エンタメ企業とAI企業、対立から共存に向けた主な動き
【映像】ウォルト・ディズニー
オープンAIと提携し、ディズニー・キャラクターをチャットGPTで生成可能に
【音楽】ワーナー・ミュージック(MUS.)、ユニバーサルMUS.、ソニーMUS.
音楽生成AI企業のウディオやクレイ・ビジョンと提携しライセンス(使用許諾)契約
【メディア】ニューヨーク・タイムズ、ニューズ・コーポレーションなど
記事のAI学習利用などでNYTはアマゾンと、ニューズはメタとライセンス契約
マスメディアや音楽業界もAI企業と共存
マスメディアでは、25年5月、ニューヨーク・タイムズ(NYT)が、アマゾン・ドット・コム(AMZN)と複数年にわたるライセンス契約を結びました。
同社の編集コンテンツをアマゾンのAI基盤モデル向けの学習用データとして提供するほか、アレクサといったアマゾンのサービス内で記事の要約表示などを認めます。

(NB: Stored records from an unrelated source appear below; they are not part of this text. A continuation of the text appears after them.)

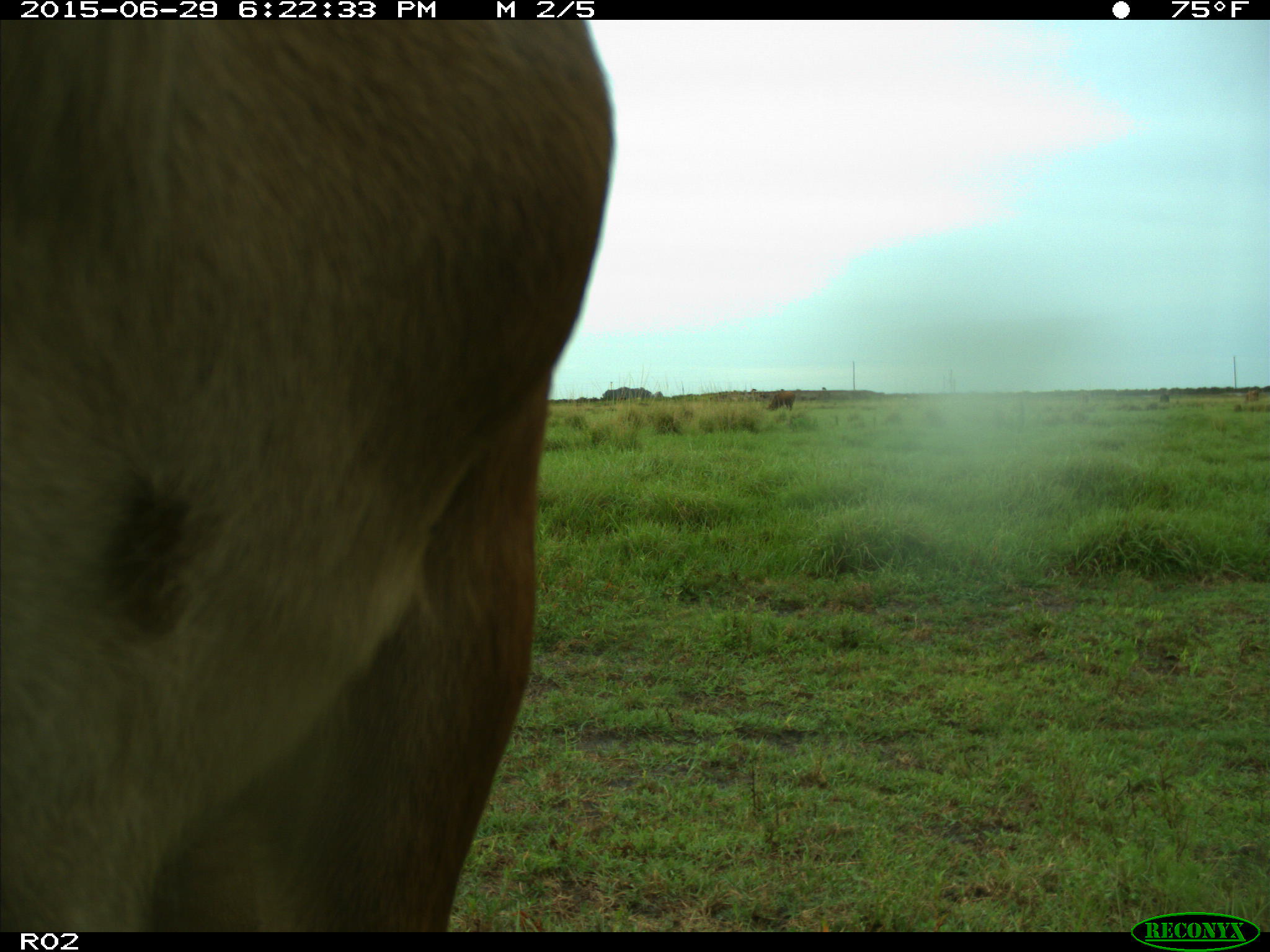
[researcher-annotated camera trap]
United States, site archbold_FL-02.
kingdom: Animalia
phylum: Chordata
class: Mammalia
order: Artiodactyla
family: Bovidae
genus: Bos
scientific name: Bos taurus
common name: domestic cow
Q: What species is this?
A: Bos taurus (domestic cow).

その代わりに、AI利用に伴う対価を受け取ります。
音楽業界では、同年11月、ワーナー・ミュージック・グループ(WMG)が著作権侵害で訴えていた音楽生成AI企業ウディオと和解し、AI学習用に楽曲を使うことを認めるライセンス契約を結びました。
ウディオはワーナー所属のアーティストに楽曲利用の対価を支払う代わりに、ウディオのサービス利用者は好きなアーティストの楽曲や声をアレンジして独自の音楽をつくることが可能になります。

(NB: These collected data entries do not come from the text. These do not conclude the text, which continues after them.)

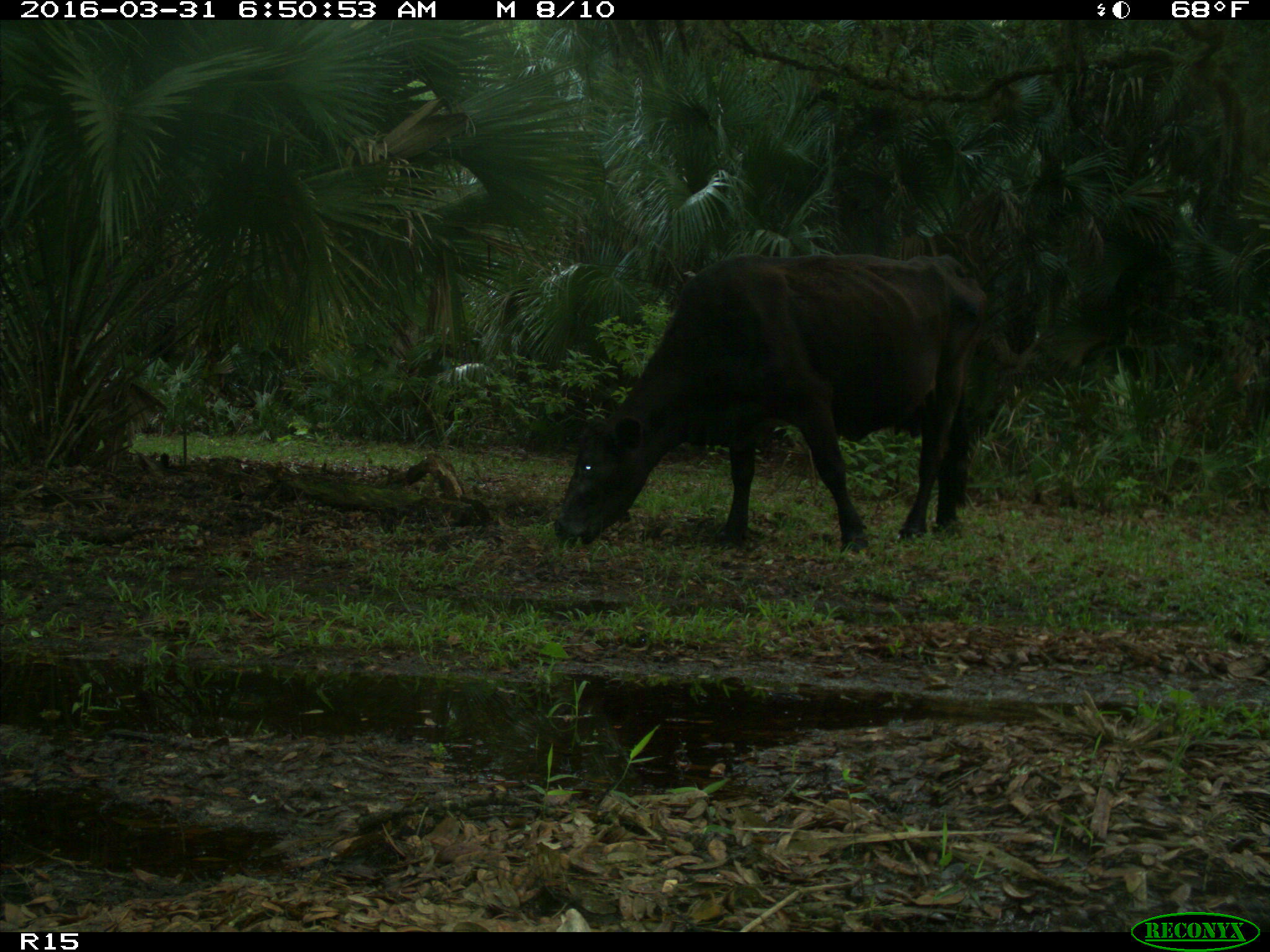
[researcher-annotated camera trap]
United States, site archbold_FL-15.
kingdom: Animalia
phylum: Chordata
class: Mammalia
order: Artiodactyla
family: Bovidae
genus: Bos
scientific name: Bos taurus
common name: domestic cow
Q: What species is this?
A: Bos taurus (domestic cow).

ワーナーは音楽生成AIサービスを手がけるクレイ・ビジョン社との間でも、アーティストの同意を得た上で楽曲データを提供するライセンス契約を締結しました。
エンタメ企業もコンテンツ作成でAI活用
25年6月、AMCネットワークス(AMCX)は、動画生成AIツール作成のランウェイ社との業務提携を発表。ランウェイの生成AI技術を活用し、映像表現の再構築や宣伝コンテンツの効率化などに取り組みます。
10月には、エレクトロニック・アーツ(EA)が、画像生成AI企業のスタビリティーAIと業務提携すると発表。ゲーム開発者向けに革新的なAIモデルやツール、ワークフローを共同開発し、ゲームの開発スピードを高めることを目指します。
エンタメ企業とAI企業がともに事業にプラスとなる「ウィンウィンの関係」を模索する動きは今後も広がりそうです。